Миша, удивляясь, говорил:
— Разорение по военному времени есть по двести вареников.
— В трубу пролетишь, — смеялся Гаврик.
— Он об этом не думает, — отмахнулся Никита.
Иван Никитич, расстилая мешок, издалека крикнул:
— Обедайте тут, а я там, с приятелем! — указал он на флигель и пошел ко двору фермы.
На мешке лежали три ложки, нарезанный темный хлеб и стояла чашка.
Никиту недолго упрашивали сесть за «обеденный стол».
— Ложки три… Одна будет обижаться, — пошутил он и уже за обедом рассказал, зачем его подзывал табунщик. Табунщику надо было знать, одна ли Верка приедет на ферму, чтобы отсюда уже отправиться на полустанок. Если одна или только с матерью, то Никита должен выйти на курган и «шапкой свистнуть» табунщику, но если Верку будут провожать подруги, то «шапкой свистеть» не надо. — «Несознательна людина», а знает, что при людях отговаривать Верку стыдно, — заключил Никита.
Верка была хорошим бригадиром, но Никита злился на нее. Он был согласен с матерью, что табунщик Федька Гнатенко неудачный муж, и если бы отец был не на фронте, а дома, дело было бы иное.

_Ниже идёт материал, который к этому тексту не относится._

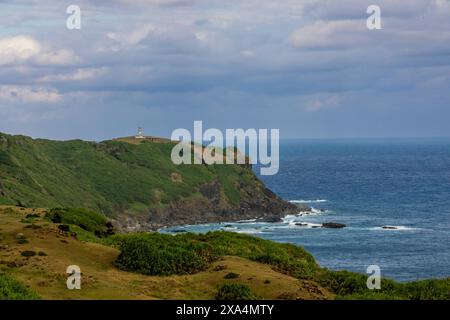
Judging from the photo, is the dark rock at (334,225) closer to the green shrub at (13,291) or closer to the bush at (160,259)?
the bush at (160,259)

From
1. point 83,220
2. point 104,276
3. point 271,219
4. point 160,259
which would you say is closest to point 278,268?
point 160,259

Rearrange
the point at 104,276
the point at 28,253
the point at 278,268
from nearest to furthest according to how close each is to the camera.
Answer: the point at 104,276
the point at 28,253
the point at 278,268

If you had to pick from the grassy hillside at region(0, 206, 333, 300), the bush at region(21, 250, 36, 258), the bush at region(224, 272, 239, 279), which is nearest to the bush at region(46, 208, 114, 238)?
the grassy hillside at region(0, 206, 333, 300)

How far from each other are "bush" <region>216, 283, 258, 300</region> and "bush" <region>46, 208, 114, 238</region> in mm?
32054

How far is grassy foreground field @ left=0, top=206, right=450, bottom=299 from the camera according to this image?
4306cm

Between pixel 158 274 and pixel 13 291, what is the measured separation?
13698mm

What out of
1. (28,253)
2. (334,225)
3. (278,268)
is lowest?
(334,225)

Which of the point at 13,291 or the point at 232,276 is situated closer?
the point at 13,291

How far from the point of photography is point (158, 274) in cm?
4969

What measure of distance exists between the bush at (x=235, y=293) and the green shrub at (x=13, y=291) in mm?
11837

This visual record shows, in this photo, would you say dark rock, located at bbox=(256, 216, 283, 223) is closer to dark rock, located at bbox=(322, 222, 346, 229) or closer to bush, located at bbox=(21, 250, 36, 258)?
dark rock, located at bbox=(322, 222, 346, 229)

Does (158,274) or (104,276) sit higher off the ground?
(104,276)

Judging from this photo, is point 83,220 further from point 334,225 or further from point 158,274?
point 334,225

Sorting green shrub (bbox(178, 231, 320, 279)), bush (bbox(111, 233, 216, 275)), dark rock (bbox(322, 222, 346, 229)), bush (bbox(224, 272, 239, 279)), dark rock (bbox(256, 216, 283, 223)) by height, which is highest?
bush (bbox(111, 233, 216, 275))
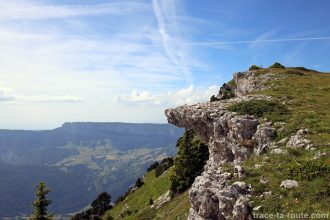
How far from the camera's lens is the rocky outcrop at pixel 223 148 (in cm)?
2120

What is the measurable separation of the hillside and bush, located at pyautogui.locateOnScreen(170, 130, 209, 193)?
776cm

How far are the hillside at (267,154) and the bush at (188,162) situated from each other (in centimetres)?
776

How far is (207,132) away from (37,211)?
2621 centimetres

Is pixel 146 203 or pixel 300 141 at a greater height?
pixel 300 141

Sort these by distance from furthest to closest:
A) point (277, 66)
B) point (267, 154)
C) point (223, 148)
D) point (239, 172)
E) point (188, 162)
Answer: point (277, 66)
point (188, 162)
point (223, 148)
point (267, 154)
point (239, 172)

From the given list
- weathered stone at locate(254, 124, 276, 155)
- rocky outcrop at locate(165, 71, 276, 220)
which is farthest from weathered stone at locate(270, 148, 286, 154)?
rocky outcrop at locate(165, 71, 276, 220)

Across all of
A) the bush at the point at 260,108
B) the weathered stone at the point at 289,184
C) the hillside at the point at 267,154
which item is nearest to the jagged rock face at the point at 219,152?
the hillside at the point at 267,154

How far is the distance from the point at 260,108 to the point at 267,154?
32.8ft

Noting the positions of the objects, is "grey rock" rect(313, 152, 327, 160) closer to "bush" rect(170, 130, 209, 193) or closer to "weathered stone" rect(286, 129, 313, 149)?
"weathered stone" rect(286, 129, 313, 149)

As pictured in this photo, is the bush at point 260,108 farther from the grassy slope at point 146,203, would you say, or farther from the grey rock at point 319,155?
the grassy slope at point 146,203

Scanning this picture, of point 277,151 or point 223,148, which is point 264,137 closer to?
point 277,151

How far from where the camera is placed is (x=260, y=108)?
119 feet

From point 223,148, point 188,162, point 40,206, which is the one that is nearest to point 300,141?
point 223,148

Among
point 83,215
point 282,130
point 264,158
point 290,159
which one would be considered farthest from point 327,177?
point 83,215
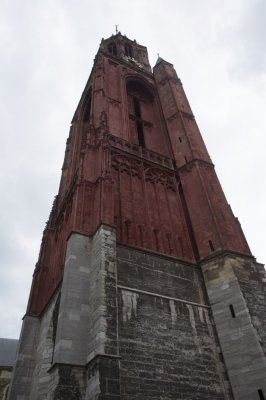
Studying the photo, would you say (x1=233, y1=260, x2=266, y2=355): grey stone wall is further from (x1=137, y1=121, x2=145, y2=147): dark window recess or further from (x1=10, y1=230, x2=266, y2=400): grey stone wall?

— Она передовая, а он «Кто последний, я — за вами…». Сами, хлопцы, подумайте… Были б у вас жинки, как Верка… Нет, Верка стара… Вот как та русява, что книжку подарила. Ну да, Катька Нечепуренко!.. Ее бы колхоз посылал на курсы, а вы не пускали…

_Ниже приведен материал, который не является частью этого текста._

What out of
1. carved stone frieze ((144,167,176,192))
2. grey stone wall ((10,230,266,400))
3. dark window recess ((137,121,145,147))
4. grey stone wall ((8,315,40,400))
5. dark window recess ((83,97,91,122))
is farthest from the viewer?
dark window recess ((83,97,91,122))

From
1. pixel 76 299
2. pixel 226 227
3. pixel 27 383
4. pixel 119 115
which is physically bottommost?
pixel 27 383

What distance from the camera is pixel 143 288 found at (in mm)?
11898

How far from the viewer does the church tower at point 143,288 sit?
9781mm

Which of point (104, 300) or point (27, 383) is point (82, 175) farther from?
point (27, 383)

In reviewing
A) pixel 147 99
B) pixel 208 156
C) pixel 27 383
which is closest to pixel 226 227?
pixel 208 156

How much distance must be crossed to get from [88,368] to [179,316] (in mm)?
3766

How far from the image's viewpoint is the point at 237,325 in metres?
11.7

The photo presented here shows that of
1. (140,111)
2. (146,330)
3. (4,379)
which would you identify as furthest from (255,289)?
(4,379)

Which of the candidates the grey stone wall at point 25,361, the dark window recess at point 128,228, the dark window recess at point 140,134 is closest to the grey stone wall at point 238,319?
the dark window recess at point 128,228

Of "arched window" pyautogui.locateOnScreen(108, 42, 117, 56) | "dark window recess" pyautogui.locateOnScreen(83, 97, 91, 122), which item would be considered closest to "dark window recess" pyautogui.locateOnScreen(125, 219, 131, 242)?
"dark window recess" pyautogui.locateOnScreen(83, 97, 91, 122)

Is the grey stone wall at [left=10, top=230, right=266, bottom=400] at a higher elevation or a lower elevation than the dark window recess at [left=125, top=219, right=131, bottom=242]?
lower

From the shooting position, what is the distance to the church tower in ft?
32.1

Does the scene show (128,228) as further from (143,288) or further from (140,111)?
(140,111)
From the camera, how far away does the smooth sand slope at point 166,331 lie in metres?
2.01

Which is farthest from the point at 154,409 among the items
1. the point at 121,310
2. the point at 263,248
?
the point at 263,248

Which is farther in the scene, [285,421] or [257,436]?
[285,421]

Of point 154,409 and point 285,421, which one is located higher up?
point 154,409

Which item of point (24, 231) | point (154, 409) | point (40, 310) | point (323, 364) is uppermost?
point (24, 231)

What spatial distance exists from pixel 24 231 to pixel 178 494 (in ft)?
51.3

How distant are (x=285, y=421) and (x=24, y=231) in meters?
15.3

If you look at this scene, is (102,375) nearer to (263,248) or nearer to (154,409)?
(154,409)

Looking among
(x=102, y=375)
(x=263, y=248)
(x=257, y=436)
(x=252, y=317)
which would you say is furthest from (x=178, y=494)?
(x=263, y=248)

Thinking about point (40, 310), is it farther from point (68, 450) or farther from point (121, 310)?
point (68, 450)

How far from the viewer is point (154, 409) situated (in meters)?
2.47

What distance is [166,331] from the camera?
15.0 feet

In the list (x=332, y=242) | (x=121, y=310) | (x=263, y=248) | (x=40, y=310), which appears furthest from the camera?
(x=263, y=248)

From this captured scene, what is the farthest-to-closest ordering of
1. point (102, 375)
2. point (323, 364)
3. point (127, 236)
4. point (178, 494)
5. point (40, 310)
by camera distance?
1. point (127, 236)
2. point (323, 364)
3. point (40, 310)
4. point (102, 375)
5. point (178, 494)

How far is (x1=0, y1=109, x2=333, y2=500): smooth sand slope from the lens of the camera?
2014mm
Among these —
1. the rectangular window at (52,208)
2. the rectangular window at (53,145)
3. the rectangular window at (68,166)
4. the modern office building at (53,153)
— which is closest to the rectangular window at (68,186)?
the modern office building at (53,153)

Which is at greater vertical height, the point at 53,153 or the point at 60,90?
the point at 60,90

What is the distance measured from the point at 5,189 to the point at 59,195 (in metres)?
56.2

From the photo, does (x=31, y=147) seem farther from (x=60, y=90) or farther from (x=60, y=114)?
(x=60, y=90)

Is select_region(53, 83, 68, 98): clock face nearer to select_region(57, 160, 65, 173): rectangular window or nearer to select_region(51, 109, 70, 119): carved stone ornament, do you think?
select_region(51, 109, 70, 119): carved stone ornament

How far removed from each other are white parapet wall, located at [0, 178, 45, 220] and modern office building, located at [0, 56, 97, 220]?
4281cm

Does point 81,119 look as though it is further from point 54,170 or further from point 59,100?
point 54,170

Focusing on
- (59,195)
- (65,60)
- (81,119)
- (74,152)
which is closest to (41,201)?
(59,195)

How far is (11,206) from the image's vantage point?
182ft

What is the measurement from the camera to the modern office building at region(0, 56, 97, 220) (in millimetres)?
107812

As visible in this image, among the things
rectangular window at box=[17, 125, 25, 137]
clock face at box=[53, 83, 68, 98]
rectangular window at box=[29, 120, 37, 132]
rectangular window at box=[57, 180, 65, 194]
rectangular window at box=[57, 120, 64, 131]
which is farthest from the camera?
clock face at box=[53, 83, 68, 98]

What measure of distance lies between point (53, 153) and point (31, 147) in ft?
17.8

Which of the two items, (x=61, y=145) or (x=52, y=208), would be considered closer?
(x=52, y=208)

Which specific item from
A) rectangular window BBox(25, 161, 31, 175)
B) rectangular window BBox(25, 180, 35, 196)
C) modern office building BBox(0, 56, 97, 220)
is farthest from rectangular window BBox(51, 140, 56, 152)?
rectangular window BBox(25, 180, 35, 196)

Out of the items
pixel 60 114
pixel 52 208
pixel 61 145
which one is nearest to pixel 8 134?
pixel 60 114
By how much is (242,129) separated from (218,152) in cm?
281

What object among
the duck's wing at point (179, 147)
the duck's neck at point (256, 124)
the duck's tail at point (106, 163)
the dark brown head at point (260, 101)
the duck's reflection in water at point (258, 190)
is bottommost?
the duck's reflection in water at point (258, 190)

Миша и Гаврик отложили ложки: неожиданно им надо было представить себя женатыми. Но Никита об этом говорил так просто, что Миша понял главное, и оно, по его мнению, заключалось в том, чтобы не быть похожим на табунщика.
— Никита, я сразу двести вареников не съем, — сказал он, и щеки его от напряженной усмешки покрылись розовыми пятнами.
Гаврик с гордой улыбкой добавил:
— Катьку нельзя не пустить на курсы, она, как птица, резвая.
Широкое лицо Никиты блаженно засияло. Он посмотрел на Гаврика, потом на Мишу и мечтательно заявил:
— Хлопцы, что вам подарить?.. Подарю лопату… Катька Нечепуренко летом приезжала на ферму, мы той лопатой окопчики копали. Огонь разводили. Сделаем под бугорком ямку и вверху пробьем лопатой такую дырочку.
Никита, составив указательный и большой пальцы, через них, как через колечко, посмотрел на Мишу и на Гаврика.
— Ну, а от той дырочки прокопаем длинный ровчак, и по этому ровчаку дым гуляет, как узенькая речка. Ветер лютует, а огню не вредит.
Никита встал и неожиданно весело проговорил:
— Хлопцы, вы здорово не обижайтесь, и каша чтоб не обижалась. Я пойду за лопатой.